The turn of the tide began, as it should, with Uruguayan captain Varela. Varela sensed that, with the crowd now in an absolute frenzy, Brazil had too much momentum. They might be able to break the game wide open. To counter this, he grabbed the ball to ensure play could not resume, and deliberately had a lengthy argument with the referee over whether Brazil was offsides on the goal. Varela even demanded that an interpreter be brought over to make sure that the English referee understood him. The effort was pointless and the goal stood, but Varela didn’t care. By the time the argument was over, the crowd had calmed down. The momentum was lost, though no one but Varela seemed to know it. He took the ball to the center of the field for the kickoff, and told his team, “Now it’s time to win.”
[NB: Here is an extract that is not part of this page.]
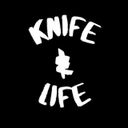 Канал Нож и Жизнь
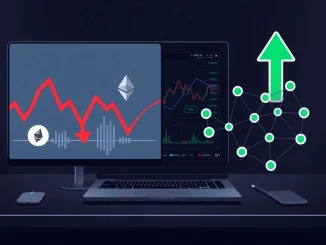 Analytical comparison of BlockDAG presale with falling BNB and Ethereum prices in cryptocurrency market.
Act V: “Only three men have ever silenced the Maracanã…”
Uruguay took it to Brazil from then on, putting up a relentless attack. In the 66th minute, they broke through and scored. The game was 1-1. Could the coronation possibly be in trouble? And then it happened. In the 79th minute Alcides Ghiggia broke free down the right side of the field. He rifled a shot that bounced off the right post and rolled just under the leg of the Brazilian goalkeeper. 2-1 Uruguay.
An eerie quiet descended on Brazil's stadium, the Maracanã. Remember there were over 200,000 people crammed into the stands, and according to earwitnesses, the last 11 minutes of the game were played in almost total silence. Ghiggia’s strike and the silence that followed sapped the Brazilian team of their will to fight, and they were unable to mount any sort of counterattack. The final whistle blew. Ghiggia’s goal stood as the game winner. The 1950 World Cup went to Uruguay.
The twenty-two gold victory medals were never given to the players. The “Brazil the Victors” song was never performed. The game would forever be known in Brazil as the “Maracanãzo,” which loosely translates to “The Maracanã Blow.” The gods had the last laugh. Like Odysseus and Oedipus before them, Brazil’s hubris had been punished. As if it could be any other way. And even though the Brazilian team would go on to win three of the next five World Cups, and five Cups overall, the Ghost of ‘50 still haunts them. I’ll give the last word on the matter to Ghiggia, who when asked about his Cup-winning goal said simply:
“When you look down through history, only three men have ever silenced the Maracanã: the Pope, Frank Sinatra…and me.”